Re: How does Spark speculation prevent duplicated work?

Posted by Matei Zaharia <ma...@gmail.com>.
Yeah, this is handled by the "commit" call of the FileOutputFormat. In general Hadoop OutputFormats have a concept called "committing" the output, which you should do only once per partition. In the file ones it does an atomic rename to make sure that the final output is a complete file.

Matei

On Jul 15, 2014, at 2:49 PM, Tathagata Das <ta...@gmail.com> wrote:

> The way the HDFS file writing works at a high level is that each attempt to write a partition to a file starts writing to unique temporary file (say, something like targetDirectory/_temp/part-XXXXX_attempt-YYYY). If the writing into the file successfully completes, then the temporary file is moved to the final location (say, targetDirectory/part-XXXXX). If, due to speculative execution, the file already exists in the final intended location, then move is avoided. Or, its overwritten, I forget the implementation. Either ways, all attempts to write the same partition, will always write the same data to the temp file (assuming the spark transformation generating the data is deterministic and idempotent). And once one attempt is successful, the final file will have the same data. Hence, writing to HDFS / S3 is idempotent. 
> 
> Now this logic is already implemented within the Hadoop's MapReduce logic, and Spark just uses it directly. 
> 
> TD
> 
> 
> On Tue, Jul 15, 2014 at 2:33 PM, Mingyu Kim <mk...@palantir.com> wrote:
> Thanks for the explanation, guys.
> 
> I looked into the saveAsHadoopFile implementation a little bit. If you see https://github.com/apache/spark/blob/master/core/src/main/scala/org/apache/spark/rdd/PairRDDFunctions.scala at line 843, the HDFS write happens at per-partition processing, not at the result handling, so I have a feeling that it might be writing multiple times. This may be fine if both tasks for the same partition completes because it will simply overwrite the output partition with the same content, but this could be an issue if one of the tasks completes and the other is in the middle of writing the partition by the time the entire stage completes. Can someone explain this?
> 
> Bertrand, I’m slightly confused about your comment. So, is it the case that HDFS will handle the writes as a temp file write followed by an atomic move, so the concern I had above is handled at the HDFS level?
> 
> Mingyu
> 
> From: Bertrand Dechoux <de...@gmail.com>
> Reply-To: "user@spark.apache.org" <us...@spark.apache.org>
> Date: Tuesday, July 15, 2014 at 1:22 PM
> To: "user@spark.apache.org" <us...@spark.apache.org>
> Subject: Re: How does Spark speculation prevent duplicated work?
> 
> I haven't look at the implementation but what you would do with any filesystem is write to a file inside the workspace directory of the task. And then only the attempt of the task that should be kept will perform a move to the final path. The other attempts are simply discarded. For most filesystem (and that's the case for HDFS), a 'move' is a very simple and fast action because only the "full path/name" of the file change but not its content or where this content is physically stored.
> 
> Executive speculation happens in Hadoop MapReduce. Spark has the same concept. As long as you apply functions with no side effect (ie the only impact is the returned results), then you just need to not take into account results from additional attempts of the same task/operator.

## Data excerpts
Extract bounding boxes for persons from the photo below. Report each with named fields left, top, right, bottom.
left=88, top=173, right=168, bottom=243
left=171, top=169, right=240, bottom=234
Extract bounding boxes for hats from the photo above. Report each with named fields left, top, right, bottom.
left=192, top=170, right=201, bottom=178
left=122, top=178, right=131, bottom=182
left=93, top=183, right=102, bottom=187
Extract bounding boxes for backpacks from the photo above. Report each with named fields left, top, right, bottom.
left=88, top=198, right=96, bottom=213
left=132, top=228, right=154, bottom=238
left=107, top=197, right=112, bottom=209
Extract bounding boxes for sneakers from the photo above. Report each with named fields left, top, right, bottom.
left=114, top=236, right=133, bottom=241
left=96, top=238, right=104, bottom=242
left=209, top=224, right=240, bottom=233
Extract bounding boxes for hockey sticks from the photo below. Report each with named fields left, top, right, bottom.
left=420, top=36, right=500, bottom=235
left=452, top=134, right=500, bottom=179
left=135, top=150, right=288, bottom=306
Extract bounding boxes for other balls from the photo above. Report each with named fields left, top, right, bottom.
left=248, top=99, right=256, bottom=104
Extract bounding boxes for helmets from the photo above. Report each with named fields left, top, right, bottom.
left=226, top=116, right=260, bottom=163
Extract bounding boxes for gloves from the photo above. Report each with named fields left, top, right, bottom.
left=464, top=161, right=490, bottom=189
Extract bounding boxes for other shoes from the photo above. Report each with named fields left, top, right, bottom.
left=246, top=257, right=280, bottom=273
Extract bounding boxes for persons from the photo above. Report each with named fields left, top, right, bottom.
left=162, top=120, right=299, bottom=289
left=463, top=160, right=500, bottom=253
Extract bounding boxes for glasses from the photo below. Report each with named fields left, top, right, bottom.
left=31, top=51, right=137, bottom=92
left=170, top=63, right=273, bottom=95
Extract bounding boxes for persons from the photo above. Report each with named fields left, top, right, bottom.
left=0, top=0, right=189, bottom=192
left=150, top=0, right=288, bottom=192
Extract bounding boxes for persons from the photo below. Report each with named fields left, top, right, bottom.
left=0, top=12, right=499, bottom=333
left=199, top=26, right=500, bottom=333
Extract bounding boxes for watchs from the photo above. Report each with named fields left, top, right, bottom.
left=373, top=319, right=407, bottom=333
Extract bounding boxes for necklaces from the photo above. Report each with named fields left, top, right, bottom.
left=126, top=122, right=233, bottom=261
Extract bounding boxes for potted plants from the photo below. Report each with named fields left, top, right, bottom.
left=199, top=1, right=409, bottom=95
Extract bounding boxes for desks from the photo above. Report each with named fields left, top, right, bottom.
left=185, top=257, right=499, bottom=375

## Aim
Answer the following questions about the thread on Spark speculation:
1. According to Matei Zaharia, what do the file OutputFormats do when committing output?
2. What example location does Tathagata Das give for the temporary file that each write attempt starts with?
3. According to Bertrand Dechoux, why is a move a simple and fast action on most filesystems?

## Solution to this problem
1. They perform an atomic rename to ensure that the final output is a complete file.
2. targetDirectory/_temp/part-XXXXX_attempt-YYYY
3. Only the full path/name of the file changes, not its content or where that content is physically stored.